TASK PROMPT: When you copy the data that follows, reproduce every word exactly and leave out the images.

STUDY MATERIAL:
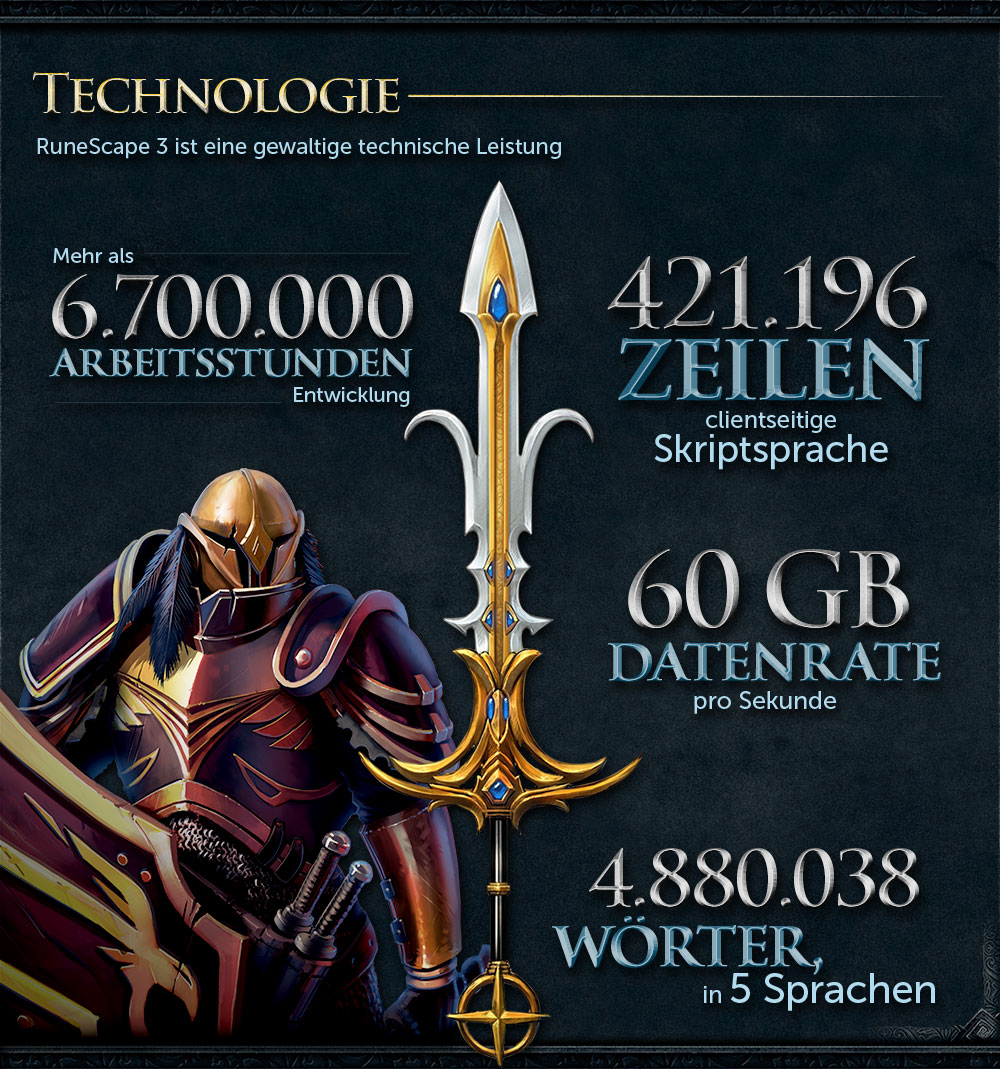 TECHNOLOGIE

RuneScape 3 ist eine gewaltige technische Leistung

Mehr als
6.700.000
ARBEITSSTUNDEN
Entwicklung

421.196
ZEILEN
clientseitige
Skriptsprache

60 GB
DATENRATE
pro Sekunde

4.880.038
WÖRTER,
in 5 Sprachen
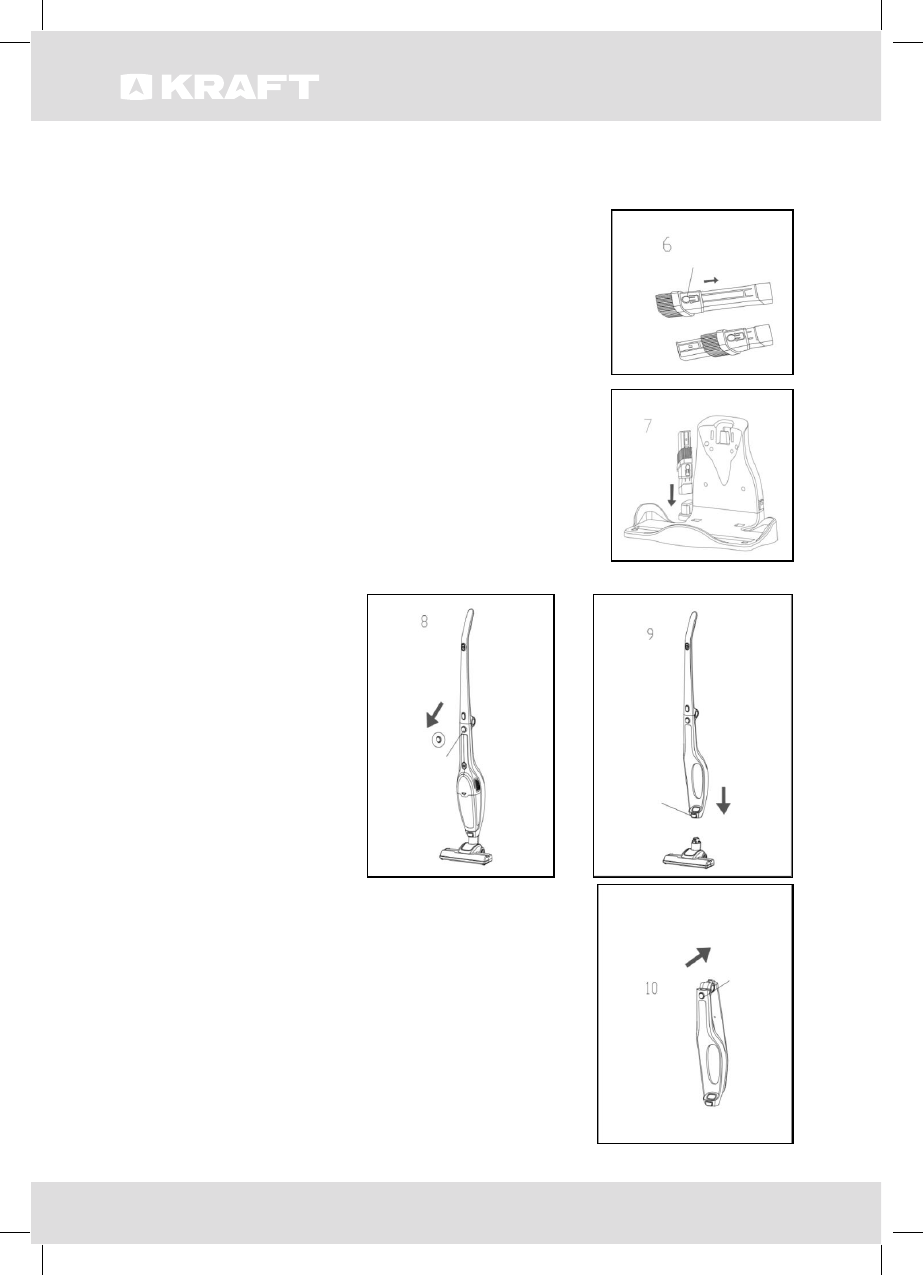 KRAFT

6

7

8

9

10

OUTPUT:
 TECHNOLOGIE

RuneScape 3 ist eine gewaltige technische Leistung

Mehr als
6.700.000
ARBEITSSTUNDEN
Entwicklung

421.196
ZEILEN
clientseitige
Skriptsprache

60 GB
DATENRATE
pro Sekunde

4.880.038
WÖRTER,
in 5 Sprachen
 KRAFT

6

7

8

9

10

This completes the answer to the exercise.